RANA v RANA, 2022 ABCA 306


9.15: Setting aside, varying and discharging judgments and orders
14.5: Appeals only with permission

Case Summary

The Applicant sought permission to Appeal an Order varying the earlier Order in which he was declared a vexatious litigant, following an Application brought by the Respondent. Earlier in the litigation, the Applicant was declared a vexatious litigant, and therefore the Applicant required the Court’s permission to Appeal pursuant to Rule 14.5(1)(j).

Veldhuis J.A. identified the test for permission to Appeal as outlined in the jurisprudence and provided relevant factual background of the litigation.
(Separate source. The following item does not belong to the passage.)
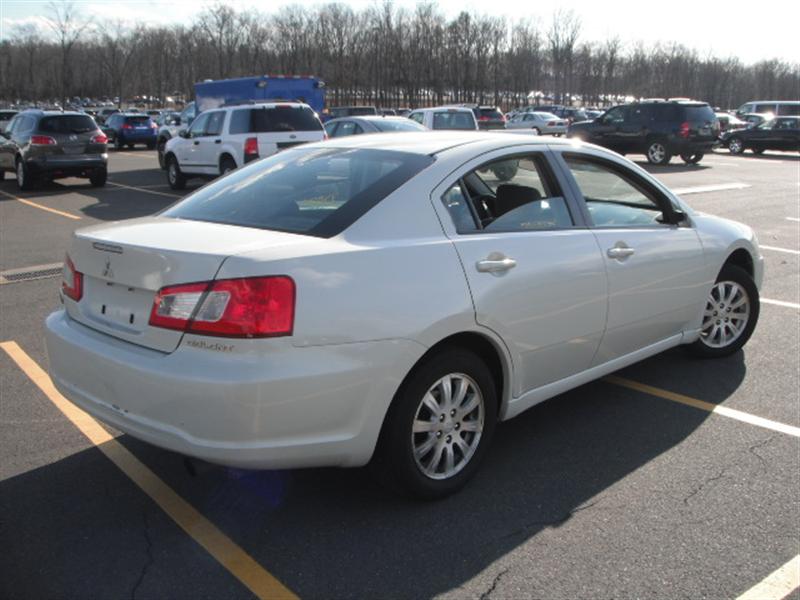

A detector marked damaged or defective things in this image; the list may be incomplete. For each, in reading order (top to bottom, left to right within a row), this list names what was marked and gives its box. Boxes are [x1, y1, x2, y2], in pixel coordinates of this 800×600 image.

pavement crack [131, 508, 155, 600]
pavement crack [478, 568, 510, 600]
While canvassing the litigation background, Veldhuis J.A. noted that the Respondent had failed to comply with section 23.1 of the Judicature Act, RSA 2000, c J-2, which would have required the Respondent to provide notice to the Minister of the vexatious litigant Application. Counsel for the Minister, in response to the Respondent’s ultimately giving notice of the Application, advised that it would not be taking any position on the matter. Following this, the Respondent had successfully applied to vary the vexatious litigant Order pursuant to Rule 9.15.

Veldhuis J.A. ultimately found that this procedural deficiency had no significant impact on the litigation, or the finding that the Applicant was a vexatious litigant.

Ultimately, Veldhuis J.A. dismissed the Application for permission to Appeal as the Applicant had failed to show that there was important question of law or precedent, there was a reasonable chance of success on Appeal, and the delay would not unduly hinder the progress of the Action or cause undue prejudice.